**COMPLETE THE FOLLOWING:**
**A)** Answer these about the critical accounting estimates text:
(i) Under what accounting principles were the Consolidated Financial Statements prepared?
(ii) Which areas does the text name among the most critical accounting estimates?
(iii) On what are the estimates and judgments based?
**B)** What comes next in the critical accounting estimates text? Write the continuation, picking up after its last sentence.

**TEXT:**
Critical Accounting Estimates

     Management’s Discussion and Analysis of Financial Condition and Results of Operations discusses our Consolidated Financial Statements, which have been prepared in accordance with accounting principles generally accepted in the United States. When we prepare these consolidated financial statements, we are required to make estimates and assumptions that affect the reported amounts of assets and liabilities and the disclosure of contingent assets and liabilities at the date of the financial statements and the reported amounts of revenues and expenses during the reporting period. Some of our accounting policies require that we make subjective judgments, including estimates that involve matters that are inherently uncertain. Our most critical accounting estimates include those related to accounts receivable, inventories, income taxes, goodwill and intangible assets and long-lived assets. We base our estimates and judgments on historical experience and on various other factors that we believe to be reasonable under the circumstances, the results of which form the basis for our judgments about the carrying values of assets and liabilities that are not readily apparent from other sources. Our actual results may differ from these estimates under different assumptions or conditions.

**DATA EXTRACT:**
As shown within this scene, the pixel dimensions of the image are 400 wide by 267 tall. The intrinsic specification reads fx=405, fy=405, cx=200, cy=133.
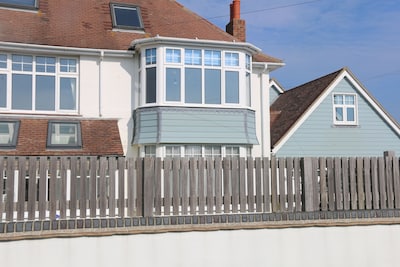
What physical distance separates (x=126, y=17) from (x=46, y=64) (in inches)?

**PER-TASK ANSWERS:**
**A)**
(i) Accounting principles generally accepted in the United States.
(ii) Accounts receivable, inventories, income taxes, goodwill and intangible assets, and long-lived assets.
(iii) Historical experience and various other factors believed to be reasonable under the circumstances.

**B)**
     We believe the following critical accounting estimates, as discussed with our Audit Committee, affect our more significant judgments and estimates used in preparing our consolidated financial statements. (See Note 1 of the Notes to Consolidated Financial Statements for our Summary of Significant Accounting Policies.) There have been no material changes made to the critical accounting estimates during the periods presented in the Consolidated Financial Statements. We also have other policies that we consider key accounting policies, such as for revenue recognition, however these policies do not require us to make subjective estimates or judgments.

Accounts Receivable

We maintain an allowance for doubtful accounts to reflect our estimate of the uncollectibility of accounts receivable based on an evaluation of specific potential customer risks. Assessments are based on legal issues (bankruptcy status), our past collection history, current financial and credit agency reports, and the experience of our credit personnel. Accounts which we determine to be uncollectible are reserved for or written off in the period in which the determination is made. Additional reserves are maintained based on our historical and estimated future bad debt experience. If the financial condition of our customers were to deteriorate beyond our estimates, resulting in an impairment of their ability to make payments, we might be required to increase our allowance for doubtful accounts.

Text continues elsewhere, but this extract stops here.